49

O ônibus, uma lombriga gigantesca e sanfonada, é uma trilha sonora de celulares. Não ser encontrado é impossível. A tecnologia é aliada dos tagarelas de plantão. Vozes e risos estridentes ecoam, vindos de crianças e adolescentes, carregando mochilas cheias de livros coloridos, como os seus sonhos.

Uma parada em frente à rodoviária. Malas e mais malas vão entrando:

___ Vai para o centro?

___ Quanto é a passagem?

___ Para, motorista. Vou descer, peguei ônibus errado!

Já estou atrasada e estas malas sem alça me fazem perder mais tempo ainda. Parece que elas não têm hora para nada. Esta linha é enrolada mesmo.

O ônibus prossegue. Para num sinal. Os minutos parecem intermináveis: um, dois... dez, onze... Nossa! Já estou onze minutos atrasada?

As fofoqueiras colocam as suas novidades em dia:

___ Fulana ficou com Ciclano.

___ Ele é um gato!

___Gato e galinhão.

A esperança por um emprego nos acompanha nesta viagem, que parece interminável:

___ Fiz ficha numa empresa, ontem. Hoje fui chamado para entrevista.

___ Você consegue, cara, tem segundo grau e curso de computação.

Os minutos vão se alongando, intermináveis. Parece que o deus do Tempo e a deusa da Linha Enrolada fizeram um pacto. O de desenrolar esta linha sem um tempo determinado para terminar.

Toca um celular de modo tão estridente, como se fosse o apito de uma linha de trem:

___ Alô! Estou no meu carro, É, cara, comprei um, zerinho, zerinho...

Outra parada. Sobe, com dificuldade, uma senhora de cabelo branquinho. Um rapaz pergunta-lhe:

___ Quer sentar?

___Grata pela sua bondade, moço.

Mas que bondade, nada. Os lugares reservados são um direito dos idosos. É nosso dever respeitá-los e deixar-lhes o lugar disponível.

Um engarrafamento. Parece que houve um acidente com dois carros e um ciclista. O ônibus pára. Os minutos não cedem: vinte... trinta e cinco...

Cada um arrisca um palpite:

___ O ciclista está ferido!

___ Há dois feridos!

___ O ciclista morreu!

Depois de intermináveis minutos, chega a ambulância.

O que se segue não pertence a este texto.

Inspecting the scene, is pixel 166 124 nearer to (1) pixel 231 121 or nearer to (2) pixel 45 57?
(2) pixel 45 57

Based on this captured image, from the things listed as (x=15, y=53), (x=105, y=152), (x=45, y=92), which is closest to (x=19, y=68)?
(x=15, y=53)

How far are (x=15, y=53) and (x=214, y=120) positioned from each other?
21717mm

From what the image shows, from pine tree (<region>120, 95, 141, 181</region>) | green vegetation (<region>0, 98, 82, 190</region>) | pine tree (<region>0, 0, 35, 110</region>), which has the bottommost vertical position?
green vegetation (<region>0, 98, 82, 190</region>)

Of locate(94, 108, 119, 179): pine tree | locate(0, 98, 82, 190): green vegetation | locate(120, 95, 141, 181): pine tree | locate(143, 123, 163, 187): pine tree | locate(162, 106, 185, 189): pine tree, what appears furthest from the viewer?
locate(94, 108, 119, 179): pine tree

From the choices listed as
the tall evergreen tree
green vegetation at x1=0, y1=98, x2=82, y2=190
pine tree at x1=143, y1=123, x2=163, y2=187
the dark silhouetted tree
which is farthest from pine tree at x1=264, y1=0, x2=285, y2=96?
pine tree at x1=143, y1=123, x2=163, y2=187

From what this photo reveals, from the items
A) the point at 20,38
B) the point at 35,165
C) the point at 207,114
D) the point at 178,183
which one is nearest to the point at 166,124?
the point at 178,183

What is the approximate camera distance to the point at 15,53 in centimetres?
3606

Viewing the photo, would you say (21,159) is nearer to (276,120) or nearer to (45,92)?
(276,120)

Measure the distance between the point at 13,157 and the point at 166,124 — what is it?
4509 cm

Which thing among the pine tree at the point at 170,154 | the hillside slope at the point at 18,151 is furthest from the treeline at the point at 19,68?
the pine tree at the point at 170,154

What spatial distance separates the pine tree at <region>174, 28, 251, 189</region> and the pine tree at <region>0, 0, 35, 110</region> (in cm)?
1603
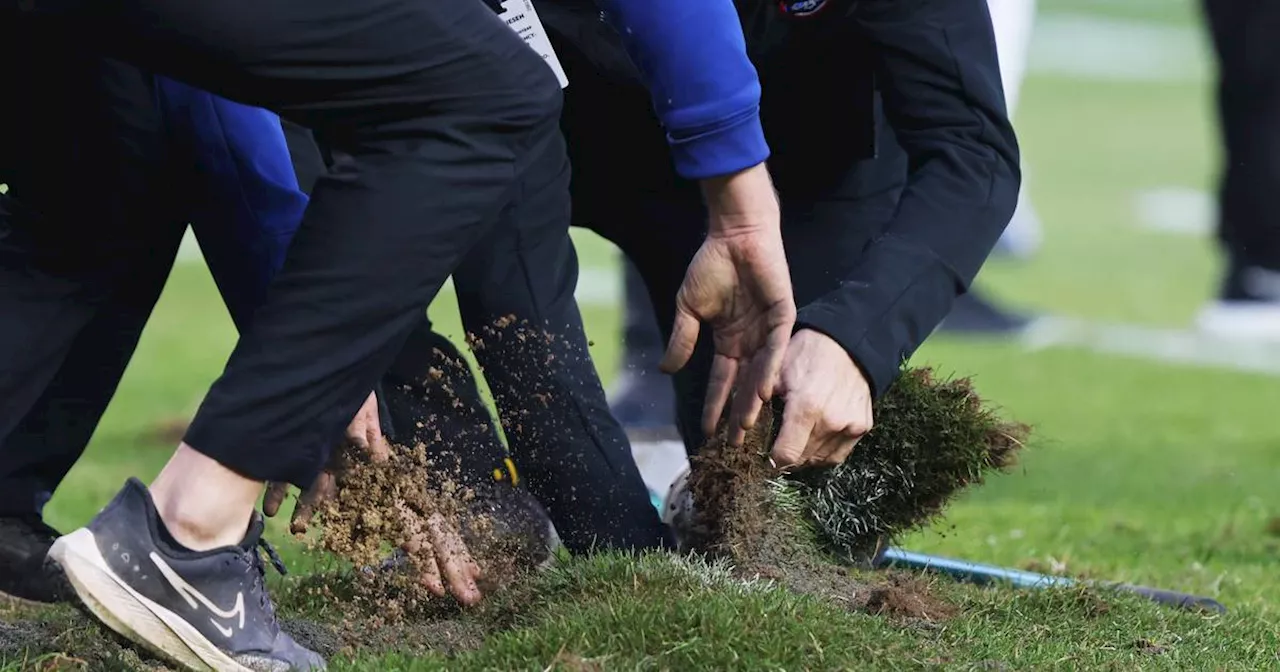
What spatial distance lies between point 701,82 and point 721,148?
0.12 meters

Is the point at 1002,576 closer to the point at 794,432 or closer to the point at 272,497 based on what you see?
the point at 794,432

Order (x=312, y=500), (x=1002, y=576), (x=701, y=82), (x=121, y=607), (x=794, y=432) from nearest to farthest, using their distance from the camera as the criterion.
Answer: (x=121, y=607) < (x=701, y=82) < (x=312, y=500) < (x=794, y=432) < (x=1002, y=576)

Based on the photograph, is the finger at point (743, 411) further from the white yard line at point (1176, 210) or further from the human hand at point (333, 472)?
the white yard line at point (1176, 210)

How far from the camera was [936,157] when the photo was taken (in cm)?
372

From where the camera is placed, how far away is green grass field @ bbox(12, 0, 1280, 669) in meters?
2.86

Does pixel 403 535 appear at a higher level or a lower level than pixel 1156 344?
higher

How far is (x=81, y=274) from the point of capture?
3.52 meters

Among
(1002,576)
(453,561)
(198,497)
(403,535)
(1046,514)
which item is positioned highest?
(198,497)

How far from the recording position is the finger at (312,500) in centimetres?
321

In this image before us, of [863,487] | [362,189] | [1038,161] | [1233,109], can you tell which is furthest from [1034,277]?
[362,189]

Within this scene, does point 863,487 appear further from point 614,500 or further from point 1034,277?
point 1034,277

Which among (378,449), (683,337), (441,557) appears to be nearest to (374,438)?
(378,449)

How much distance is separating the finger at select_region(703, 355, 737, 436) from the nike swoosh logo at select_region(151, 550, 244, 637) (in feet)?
3.54

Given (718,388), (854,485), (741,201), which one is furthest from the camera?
(854,485)
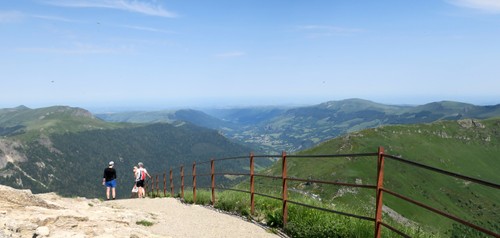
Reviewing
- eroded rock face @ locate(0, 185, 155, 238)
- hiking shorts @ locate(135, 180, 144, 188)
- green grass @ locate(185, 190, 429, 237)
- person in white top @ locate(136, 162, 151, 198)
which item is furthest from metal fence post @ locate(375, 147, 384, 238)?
hiking shorts @ locate(135, 180, 144, 188)

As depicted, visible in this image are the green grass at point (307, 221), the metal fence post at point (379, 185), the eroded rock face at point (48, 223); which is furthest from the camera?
the green grass at point (307, 221)

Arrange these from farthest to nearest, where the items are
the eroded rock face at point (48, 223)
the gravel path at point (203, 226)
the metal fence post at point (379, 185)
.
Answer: the gravel path at point (203, 226), the eroded rock face at point (48, 223), the metal fence post at point (379, 185)

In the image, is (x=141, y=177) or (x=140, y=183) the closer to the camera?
(x=141, y=177)

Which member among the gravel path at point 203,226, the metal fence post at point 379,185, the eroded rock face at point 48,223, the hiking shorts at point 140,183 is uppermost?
the metal fence post at point 379,185

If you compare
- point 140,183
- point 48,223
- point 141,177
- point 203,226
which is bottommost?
point 140,183

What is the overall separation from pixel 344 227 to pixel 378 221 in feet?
4.73

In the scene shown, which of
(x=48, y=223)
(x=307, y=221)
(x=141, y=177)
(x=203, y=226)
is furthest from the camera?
(x=141, y=177)

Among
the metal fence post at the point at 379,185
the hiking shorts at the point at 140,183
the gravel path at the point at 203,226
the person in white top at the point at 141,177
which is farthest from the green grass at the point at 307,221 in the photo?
the hiking shorts at the point at 140,183

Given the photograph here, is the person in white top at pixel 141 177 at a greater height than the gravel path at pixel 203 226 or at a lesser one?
lesser

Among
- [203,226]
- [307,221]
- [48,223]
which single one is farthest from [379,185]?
[48,223]

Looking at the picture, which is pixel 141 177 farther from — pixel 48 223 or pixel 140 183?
pixel 48 223

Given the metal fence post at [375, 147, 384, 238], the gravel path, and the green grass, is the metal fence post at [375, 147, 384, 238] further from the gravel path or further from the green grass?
the gravel path

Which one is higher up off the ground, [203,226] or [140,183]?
[203,226]

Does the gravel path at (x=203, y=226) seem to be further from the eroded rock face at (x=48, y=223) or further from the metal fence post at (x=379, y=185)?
the metal fence post at (x=379, y=185)
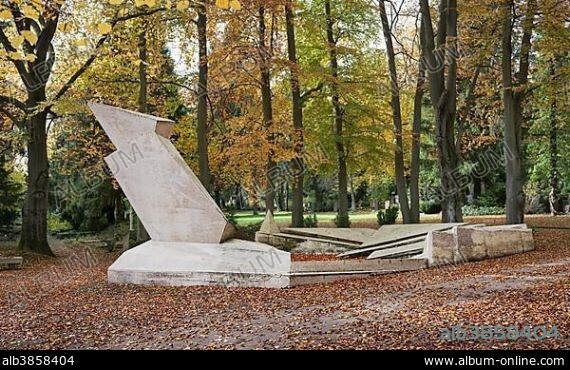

O ciclista é levado. Está vivo.

O trânsito, finalmente, é liberado. Parece um mar, com ondas compridas de veículos de todo o tipo. A pressa impera, neste horário. Por falar em horário, que horas são? Meu Deus, estou 42 minutos atrasada. Por que vim por esta linha?

O cobrador pergunta a um passageiro:

___ Não tem R$ 0,10?

___ Não, senhor. Só esta nota de R$ 2,00.

Outro sinal. Mas que linha difícil de desenrolar! O deus do Tempo está contra mim e a deusa da Linha Enrolada está muito endeusada, para o meu gosto.

Uma parada. Crianças descem, em algazarra, próximas a uma escola. Mais gente desce, outras pessoas sobem, servindo ao deus do Tempo, que adora atrasar o meu tempo. Agora já são 48 minutos de atraso.

O ônibus segue sua viagem, vira a esquina. Entra no terminal central. Finalmente o deus do Tempo me dá um tempo e eu consigo me desenrolar da deusa da Linha Enrolada.

Desço do ônibus, esta lombriga gigantesca e sanfonada. Nunca mais pego a linha 49.